Boplaas urges South Africans to buy local this festive season
Champion port wine producer Boplaas has shone the spotlight on South African quality ahead of the festive season, urging locals to buy South African. “Port is popular both for gifts and as a beverage traditionally consumed at this time of year,” says Boplaas owner and specialist port-maker Carel Nel. “The best versions are often made right here.”
His comments are informed by a lifelong association with some of Portugal’s most esteemed port-makers. “International ports regularly find favour with local buyers even though South Africa often is far better quality,” he says.
An accomplished winemaker and member of the Cape Winemaker’s Guild, Carel is widely respected as an industry leader when it comes to port. While his 1991 Cape Wine Master thesis compared SA port to the Portuguese equivalent with ways of driving quality in the former, Boplaas port itself has garnered multiple accolades over the years.
In a recent private tasting, Carel pitted the Boplaas Cape Vintage Reserve 2016 against the Vintage Port of the same year by Portugal-based Sandeman, one of the world’s oldest and biggest brands. The Sandeman was made from Touriga Nacional, Touriga Franca, Touriga Roriz, Tinta Cão and Souzão while the Boplaas was crafted at its Calitzdorp winery from Touriga Nacional, Tinta Barocca, Souzão and Touriga Franca.

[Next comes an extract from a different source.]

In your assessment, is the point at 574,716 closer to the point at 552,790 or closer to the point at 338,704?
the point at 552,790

“The Sandeman is a consistent champion, but in this case, flavour integration was certainly finer in our version,” says Carel. “Both will continue to develop with age – for even more than 30 years.”
Independent panels of experts are likely to agree. The same have awarded Boplaas port with amongst others, 95 points from UK-based Master of Wine Tim Atkin; five stars from Platter’s South African wine guide; Double Gold at Veritas; multiple medals at Old Mutual Trophy Wine Show; and, the title as country best at the Michelangelo International Wine & Spirits Competition.
In terms of value, South Africans are in the best possible position. “The Sandeman will set you back around R1 500 while the Boplaas is listed at just R350/bottle,” Carel says.
Boplaas was the first South African winery to make port in a drier style (90 – 100/l sugar) and higher alc (18,5 – 19,5%) in 1989. “In that year we also bottled the first of our famous reserves, which are denoted by their black labels,” he says. “The 1989 was rated as one of the top 150 wines in the world in an Italia Wine Guide alongside wines like Chateau Margaux.”
Boplaas port is made from traditional port cultivars, farmed in the ideal climate of the Little Karoo. It is vinified in the traditional open-top lagars with manual punch downs and fortified with unaged brandy spirits. After two years in old Portuguese oak barrels it is bottled unfined and unfiltered.